Atomic Web Browser a stellar Safari replacement

Oct 21, 2010
Tech

Apple users looking to dispense with the native Safari web browser have seen a few worthy options in recent months (Opera Mini Web browser and Firefox Home, for example) but for my money — 99 cents to be exact — the new Atomic Web Browser is the new hotness in mobile surfing. In a word, […]

Apple users looking to dispense with the native Safari web browser have seen a few worthy options in recent months (Opera Mini Web browser and Firefox Home, for example) but for my money — 99 cents to be exact — the new Atomic Web Browser is the new hotness in mobile surfing. In a word, wow.

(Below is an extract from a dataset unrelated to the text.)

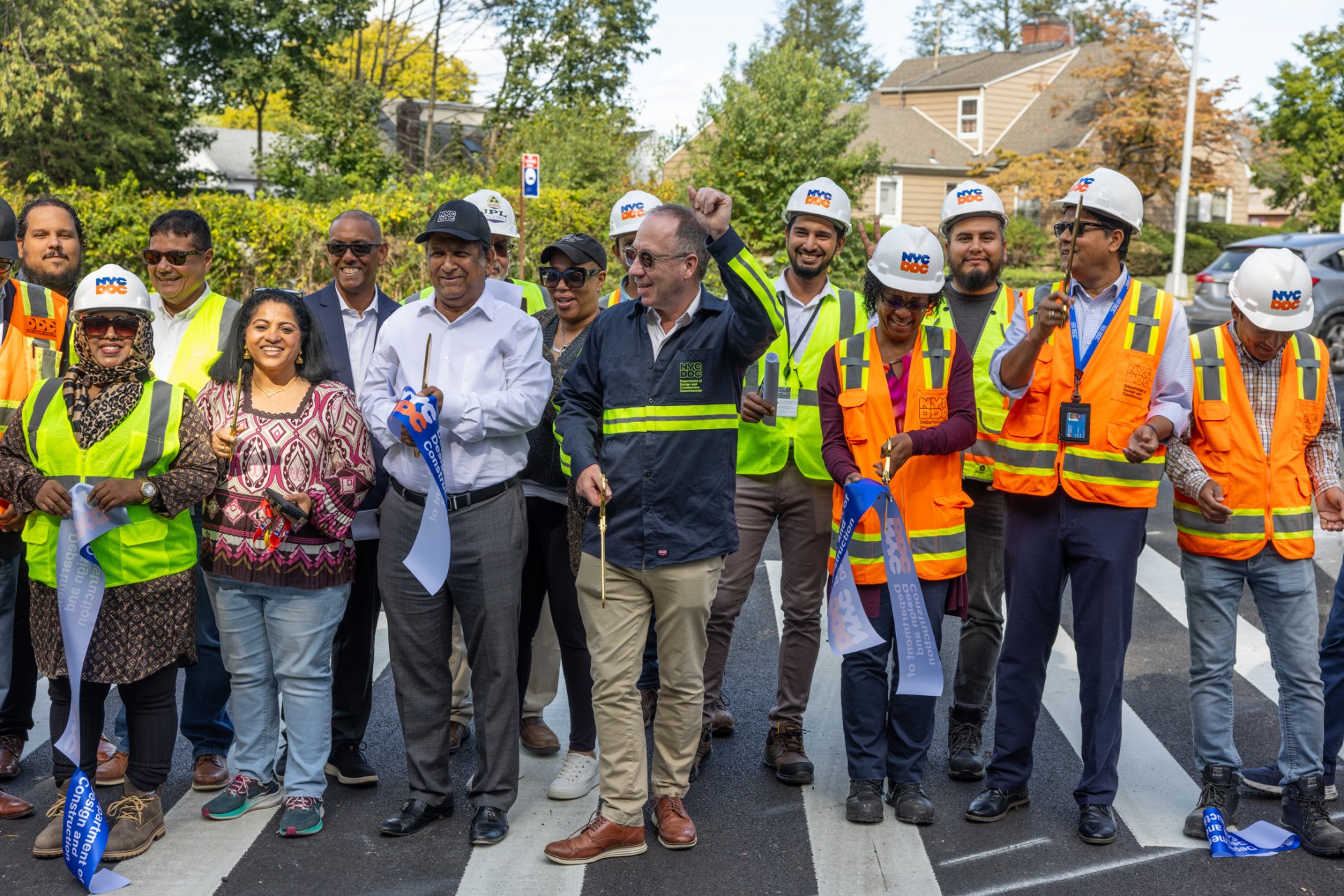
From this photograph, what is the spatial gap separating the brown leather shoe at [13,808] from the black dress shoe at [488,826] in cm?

The first major draw of Atomic Web Browser is its tabbed browsing. I don’t know why mobile Safari still doesn’t have this feature, but I sorely miss tabs when using my iPhone. In Atomic, the tabs open in a scrolling bar across the top of the screen, but can be hidden using the numbered icon at the bottom. By tapping and holding a link you’ll be able to open the page in a new tab or open in a background tab. Yes, I said background tab, as in you can stay on your current page and load a link in the background. Awesome.

I spent most of my time using Atomic over the 3G network and I was truly impressed with the speed of the app, which will load tabs in the background. Atomic also offers a huge amount of customization in its settings panel, from things like color to how pages open, to what search engine is the default, to multi-touch options such as two-finger swiping. If you’re a privacy freak, the app also offers private browsing that can be toggled under the gear icon or set as a default option. There’s an in-app lock for portrait or landscape viewing, and you can easily pop in to full-screen mode and still have access to all your open tabs.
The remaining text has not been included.